Martina Filipič¹Špela Stangler Herodež²Mirjam Močnik^1*Sonja Golob Jančič¹Danijela Krgović²

• ¹Division of Paediatrics, University Clinical Centre Maribor, Maribor, Slovenia
• ²Laboratory of Medical Genetics, University Medical Centre Maribor, Maribor, Slovenia

Introduction: Genetic causes of chronic kidney disease present a diverse group. Some of them are associated with extrarenal malformations, especially ear anomalies. Genetic diagnosis is essential to confirm the diagnosis, search for additional potential manifestations, and predict the prognosis.We report a case of a 10-year-old girl with elevated creatinine in whom the presence of auricular appendices led to clinical suspicion of a genetic cause of chronic kidney disease. After investigation, Townes-Brocks syndrome was confirmed with the absence of anorectal and limb abnormalities.
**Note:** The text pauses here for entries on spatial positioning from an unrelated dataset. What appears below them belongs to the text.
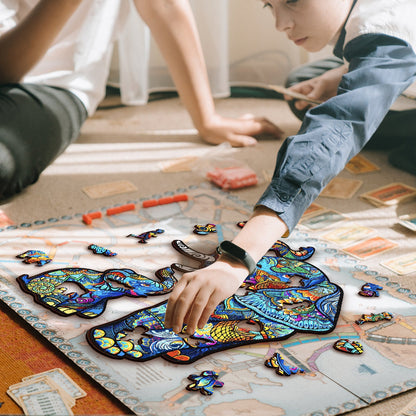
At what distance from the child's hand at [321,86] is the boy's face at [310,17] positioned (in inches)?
17.2

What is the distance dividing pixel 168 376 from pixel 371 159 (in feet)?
3.88

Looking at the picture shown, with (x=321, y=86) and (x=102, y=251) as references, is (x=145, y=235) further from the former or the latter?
(x=321, y=86)

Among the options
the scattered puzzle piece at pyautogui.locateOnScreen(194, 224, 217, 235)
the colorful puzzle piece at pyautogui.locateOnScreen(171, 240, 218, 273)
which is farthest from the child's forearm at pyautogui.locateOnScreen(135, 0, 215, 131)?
the colorful puzzle piece at pyautogui.locateOnScreen(171, 240, 218, 273)

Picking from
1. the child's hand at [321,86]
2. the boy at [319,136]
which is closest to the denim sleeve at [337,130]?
the boy at [319,136]

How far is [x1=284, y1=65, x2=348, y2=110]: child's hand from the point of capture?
1.88m

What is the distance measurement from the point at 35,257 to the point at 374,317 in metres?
0.69

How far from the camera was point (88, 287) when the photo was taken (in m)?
1.18

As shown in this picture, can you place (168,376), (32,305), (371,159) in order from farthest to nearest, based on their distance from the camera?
(371,159)
(32,305)
(168,376)

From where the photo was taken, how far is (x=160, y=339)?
1.03 m

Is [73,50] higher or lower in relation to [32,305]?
higher

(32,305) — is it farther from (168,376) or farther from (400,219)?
(400,219)

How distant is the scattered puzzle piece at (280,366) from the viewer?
3.17 ft

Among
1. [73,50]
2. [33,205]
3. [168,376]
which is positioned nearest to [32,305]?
[168,376]

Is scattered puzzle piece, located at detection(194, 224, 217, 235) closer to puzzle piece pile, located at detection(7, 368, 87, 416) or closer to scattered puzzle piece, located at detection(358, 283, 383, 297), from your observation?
scattered puzzle piece, located at detection(358, 283, 383, 297)
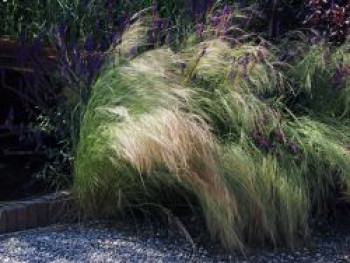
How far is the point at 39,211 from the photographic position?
484 cm

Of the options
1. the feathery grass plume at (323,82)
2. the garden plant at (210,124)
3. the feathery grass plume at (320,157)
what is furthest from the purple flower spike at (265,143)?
the feathery grass plume at (323,82)

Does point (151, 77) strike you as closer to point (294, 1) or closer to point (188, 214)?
point (188, 214)

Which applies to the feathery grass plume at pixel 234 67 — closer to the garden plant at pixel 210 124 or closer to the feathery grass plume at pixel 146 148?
the garden plant at pixel 210 124

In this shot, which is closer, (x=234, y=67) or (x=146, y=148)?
(x=146, y=148)

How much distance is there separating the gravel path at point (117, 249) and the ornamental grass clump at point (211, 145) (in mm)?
108

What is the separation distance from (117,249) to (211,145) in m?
0.84

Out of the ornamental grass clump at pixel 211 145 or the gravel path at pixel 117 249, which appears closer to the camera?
the gravel path at pixel 117 249

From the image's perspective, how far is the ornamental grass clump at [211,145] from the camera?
4.38 meters

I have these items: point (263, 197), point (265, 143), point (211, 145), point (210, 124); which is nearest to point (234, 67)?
point (210, 124)

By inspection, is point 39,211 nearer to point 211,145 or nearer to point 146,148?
point 146,148

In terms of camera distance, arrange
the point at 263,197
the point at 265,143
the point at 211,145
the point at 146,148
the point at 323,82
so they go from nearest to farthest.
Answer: the point at 146,148 < the point at 211,145 < the point at 263,197 < the point at 265,143 < the point at 323,82

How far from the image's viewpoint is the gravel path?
4230 mm

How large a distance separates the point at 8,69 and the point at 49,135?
730mm

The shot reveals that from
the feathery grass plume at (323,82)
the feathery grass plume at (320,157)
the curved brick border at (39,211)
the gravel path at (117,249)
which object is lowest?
the gravel path at (117,249)
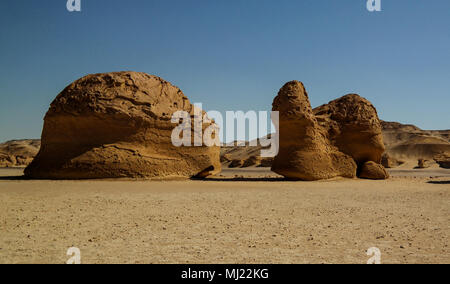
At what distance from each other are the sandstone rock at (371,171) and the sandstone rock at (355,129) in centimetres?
30

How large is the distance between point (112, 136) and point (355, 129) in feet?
29.5

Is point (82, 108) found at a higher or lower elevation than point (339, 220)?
higher

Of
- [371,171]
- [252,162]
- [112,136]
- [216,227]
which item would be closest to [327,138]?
[371,171]

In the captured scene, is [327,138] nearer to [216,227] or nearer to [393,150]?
[216,227]

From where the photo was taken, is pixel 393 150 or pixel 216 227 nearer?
pixel 216 227

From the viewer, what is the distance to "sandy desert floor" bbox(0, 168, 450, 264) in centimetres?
314

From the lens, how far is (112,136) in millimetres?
11141
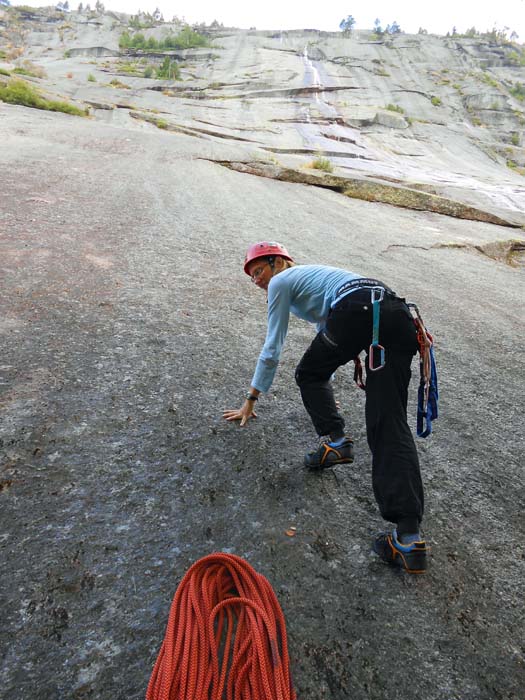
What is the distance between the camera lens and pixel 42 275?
4.84 meters

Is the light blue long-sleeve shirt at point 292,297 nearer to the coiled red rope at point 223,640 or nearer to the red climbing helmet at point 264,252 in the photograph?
the red climbing helmet at point 264,252

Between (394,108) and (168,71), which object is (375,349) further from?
(168,71)

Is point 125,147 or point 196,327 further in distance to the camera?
point 125,147

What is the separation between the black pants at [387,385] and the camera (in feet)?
6.75

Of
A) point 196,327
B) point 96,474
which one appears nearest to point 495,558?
point 96,474

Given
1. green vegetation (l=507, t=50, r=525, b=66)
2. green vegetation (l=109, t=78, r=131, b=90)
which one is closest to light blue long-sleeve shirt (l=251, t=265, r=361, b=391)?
green vegetation (l=109, t=78, r=131, b=90)

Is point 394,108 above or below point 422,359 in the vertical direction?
Result: above

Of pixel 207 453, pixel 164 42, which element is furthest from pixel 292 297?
pixel 164 42

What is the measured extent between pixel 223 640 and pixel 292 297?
1.77 metres

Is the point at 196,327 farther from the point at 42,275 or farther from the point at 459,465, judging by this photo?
the point at 459,465

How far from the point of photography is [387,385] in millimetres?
2164

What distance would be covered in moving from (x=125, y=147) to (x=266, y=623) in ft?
48.0

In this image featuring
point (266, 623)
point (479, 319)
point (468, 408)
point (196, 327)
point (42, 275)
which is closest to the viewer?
point (266, 623)

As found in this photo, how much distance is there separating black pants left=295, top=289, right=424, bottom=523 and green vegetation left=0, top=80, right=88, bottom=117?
22.0 meters
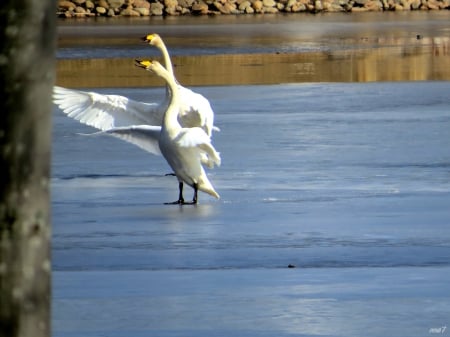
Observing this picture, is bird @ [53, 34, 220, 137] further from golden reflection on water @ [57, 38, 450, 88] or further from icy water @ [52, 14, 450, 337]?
golden reflection on water @ [57, 38, 450, 88]

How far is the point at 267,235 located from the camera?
9273mm

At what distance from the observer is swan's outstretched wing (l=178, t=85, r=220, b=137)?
1252 centimetres

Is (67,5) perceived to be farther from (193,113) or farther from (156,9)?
(193,113)

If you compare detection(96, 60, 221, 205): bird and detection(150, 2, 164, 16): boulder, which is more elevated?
detection(96, 60, 221, 205): bird

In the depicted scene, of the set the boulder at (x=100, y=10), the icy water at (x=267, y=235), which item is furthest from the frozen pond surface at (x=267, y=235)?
the boulder at (x=100, y=10)

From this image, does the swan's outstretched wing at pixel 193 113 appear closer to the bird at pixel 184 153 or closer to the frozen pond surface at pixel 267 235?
the frozen pond surface at pixel 267 235

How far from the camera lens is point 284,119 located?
16.9 m

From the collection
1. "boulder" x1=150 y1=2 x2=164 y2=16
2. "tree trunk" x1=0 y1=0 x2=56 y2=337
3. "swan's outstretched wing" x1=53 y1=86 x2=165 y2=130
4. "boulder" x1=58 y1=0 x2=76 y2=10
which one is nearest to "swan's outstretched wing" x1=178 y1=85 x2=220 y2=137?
"swan's outstretched wing" x1=53 y1=86 x2=165 y2=130

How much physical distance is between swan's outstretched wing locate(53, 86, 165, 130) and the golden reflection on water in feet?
32.9

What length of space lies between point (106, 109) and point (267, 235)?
14.9 ft

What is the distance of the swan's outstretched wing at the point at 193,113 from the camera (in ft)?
41.1

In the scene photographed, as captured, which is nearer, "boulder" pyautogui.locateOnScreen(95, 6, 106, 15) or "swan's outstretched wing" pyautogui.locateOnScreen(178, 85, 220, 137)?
"swan's outstretched wing" pyautogui.locateOnScreen(178, 85, 220, 137)

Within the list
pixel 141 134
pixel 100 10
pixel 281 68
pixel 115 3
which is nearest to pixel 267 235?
pixel 141 134

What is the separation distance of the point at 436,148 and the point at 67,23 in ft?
136
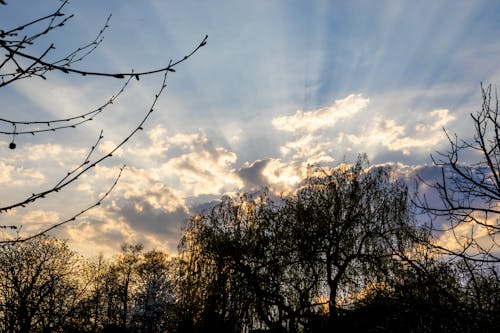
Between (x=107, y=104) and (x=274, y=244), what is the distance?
14.0m

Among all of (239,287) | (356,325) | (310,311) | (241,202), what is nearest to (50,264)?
(241,202)

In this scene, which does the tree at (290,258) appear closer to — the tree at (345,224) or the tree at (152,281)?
the tree at (345,224)

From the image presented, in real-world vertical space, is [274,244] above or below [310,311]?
above

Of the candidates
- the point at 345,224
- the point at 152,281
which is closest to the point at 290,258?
the point at 345,224

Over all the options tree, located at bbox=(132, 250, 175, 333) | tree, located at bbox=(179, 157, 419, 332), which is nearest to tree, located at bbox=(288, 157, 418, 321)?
tree, located at bbox=(179, 157, 419, 332)

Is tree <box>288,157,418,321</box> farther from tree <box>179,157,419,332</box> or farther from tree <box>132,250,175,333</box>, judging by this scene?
tree <box>132,250,175,333</box>

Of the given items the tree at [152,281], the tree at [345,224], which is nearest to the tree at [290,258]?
the tree at [345,224]

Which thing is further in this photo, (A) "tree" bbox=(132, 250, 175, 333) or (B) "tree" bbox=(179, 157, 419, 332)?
(A) "tree" bbox=(132, 250, 175, 333)

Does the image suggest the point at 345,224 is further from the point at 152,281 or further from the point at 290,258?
the point at 152,281

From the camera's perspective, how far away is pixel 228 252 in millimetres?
15328

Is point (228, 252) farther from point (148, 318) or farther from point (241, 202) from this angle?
point (148, 318)

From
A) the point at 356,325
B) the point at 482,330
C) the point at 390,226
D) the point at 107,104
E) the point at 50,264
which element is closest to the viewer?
the point at 107,104

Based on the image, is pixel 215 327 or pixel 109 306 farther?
pixel 109 306

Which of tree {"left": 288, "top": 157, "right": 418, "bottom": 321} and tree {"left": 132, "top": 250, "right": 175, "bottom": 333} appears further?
tree {"left": 132, "top": 250, "right": 175, "bottom": 333}
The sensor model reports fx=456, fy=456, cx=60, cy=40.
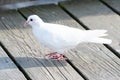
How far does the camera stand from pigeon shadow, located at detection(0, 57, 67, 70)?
134 inches

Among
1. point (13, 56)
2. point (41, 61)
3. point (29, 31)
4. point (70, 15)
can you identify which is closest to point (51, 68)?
point (41, 61)

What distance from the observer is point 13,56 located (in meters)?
3.50

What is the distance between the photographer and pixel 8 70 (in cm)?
333

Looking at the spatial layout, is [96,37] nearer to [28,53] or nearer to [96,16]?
[28,53]

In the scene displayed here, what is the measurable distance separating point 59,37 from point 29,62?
11.7 inches

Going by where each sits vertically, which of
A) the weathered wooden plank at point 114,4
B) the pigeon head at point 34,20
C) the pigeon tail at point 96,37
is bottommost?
the weathered wooden plank at point 114,4

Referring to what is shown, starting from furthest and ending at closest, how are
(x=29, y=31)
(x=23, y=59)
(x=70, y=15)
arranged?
(x=70, y=15) → (x=29, y=31) → (x=23, y=59)

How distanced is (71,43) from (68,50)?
227 mm

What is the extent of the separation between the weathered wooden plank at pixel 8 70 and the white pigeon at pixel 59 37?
0.28 m

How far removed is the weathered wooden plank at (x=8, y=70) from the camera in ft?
10.6

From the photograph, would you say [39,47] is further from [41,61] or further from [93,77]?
[93,77]

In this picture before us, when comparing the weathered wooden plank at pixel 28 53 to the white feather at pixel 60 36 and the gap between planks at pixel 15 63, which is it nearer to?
the gap between planks at pixel 15 63

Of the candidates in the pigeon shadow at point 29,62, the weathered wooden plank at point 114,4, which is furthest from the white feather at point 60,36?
the weathered wooden plank at point 114,4

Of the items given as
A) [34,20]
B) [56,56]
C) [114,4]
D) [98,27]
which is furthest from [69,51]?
[114,4]
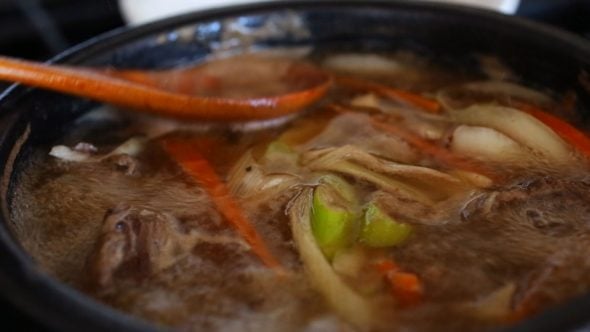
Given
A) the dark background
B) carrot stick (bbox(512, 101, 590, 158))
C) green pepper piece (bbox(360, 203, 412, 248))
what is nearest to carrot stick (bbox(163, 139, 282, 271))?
green pepper piece (bbox(360, 203, 412, 248))

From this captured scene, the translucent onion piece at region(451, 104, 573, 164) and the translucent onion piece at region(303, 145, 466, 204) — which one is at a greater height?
the translucent onion piece at region(451, 104, 573, 164)

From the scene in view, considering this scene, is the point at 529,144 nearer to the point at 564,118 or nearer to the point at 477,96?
the point at 564,118

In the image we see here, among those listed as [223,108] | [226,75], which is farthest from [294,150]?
[226,75]

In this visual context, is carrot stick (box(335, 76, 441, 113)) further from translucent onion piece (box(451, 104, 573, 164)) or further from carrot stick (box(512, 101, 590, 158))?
carrot stick (box(512, 101, 590, 158))

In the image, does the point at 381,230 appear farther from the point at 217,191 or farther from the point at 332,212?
the point at 217,191

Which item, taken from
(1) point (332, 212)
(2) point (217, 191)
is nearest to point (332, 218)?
(1) point (332, 212)

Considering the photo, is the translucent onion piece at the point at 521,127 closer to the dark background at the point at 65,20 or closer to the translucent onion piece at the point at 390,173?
the translucent onion piece at the point at 390,173

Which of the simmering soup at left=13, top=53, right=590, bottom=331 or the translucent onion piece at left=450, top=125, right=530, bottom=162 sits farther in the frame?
the translucent onion piece at left=450, top=125, right=530, bottom=162
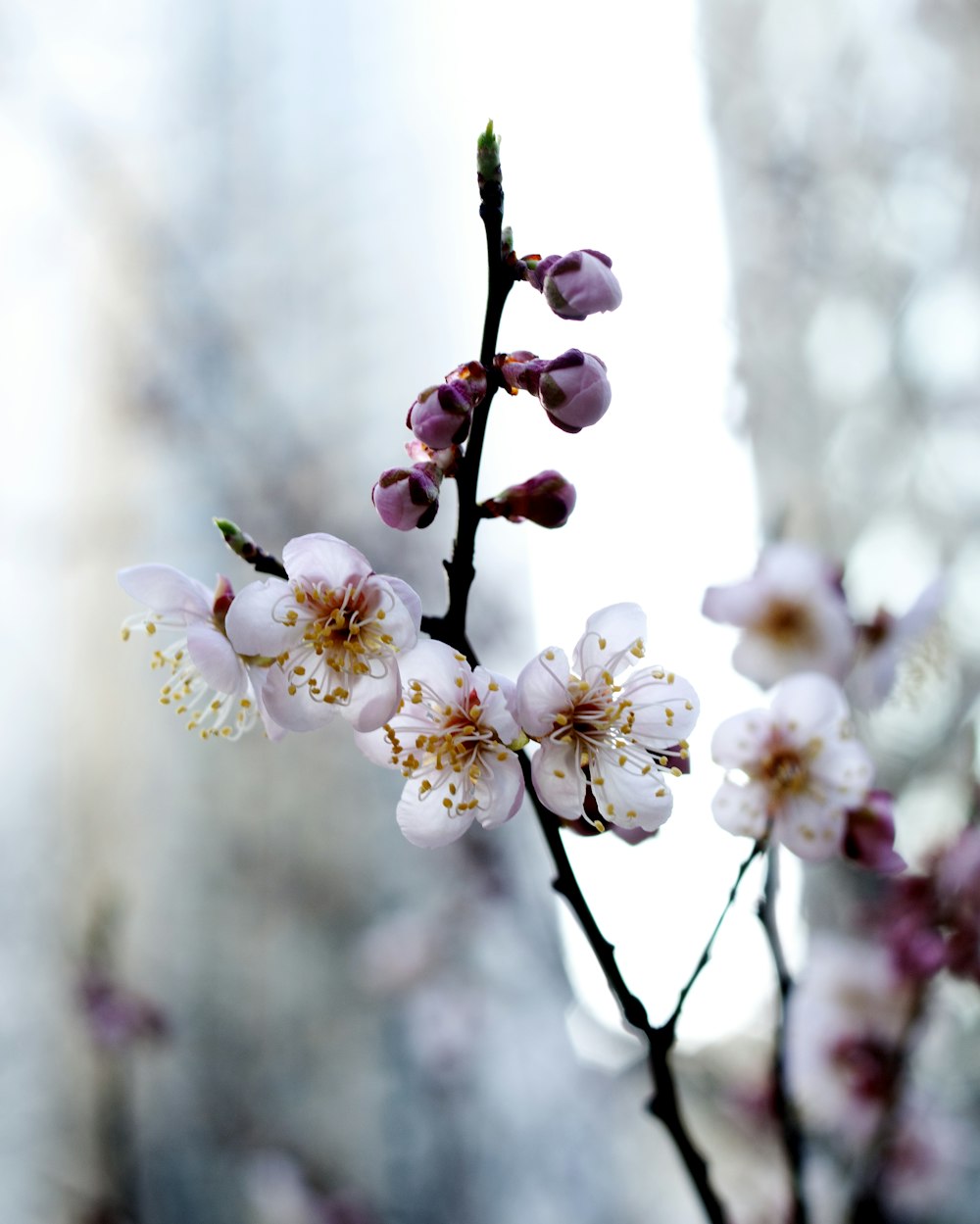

Therefore, it can be less apparent and needs to be suspected of.Rare causes of renal diseases can be suspected already after examination. Malformations of the ears are particularly associated with chronic kidney disease, which should be screened for in such cases. Genetic confirmation allows for the establishment of diagnosis and comprehensive management.Summary: Townes-Brocks syndrome highlights the importance of chronic kidney disease suspicion when malformations of the ears are present in a child.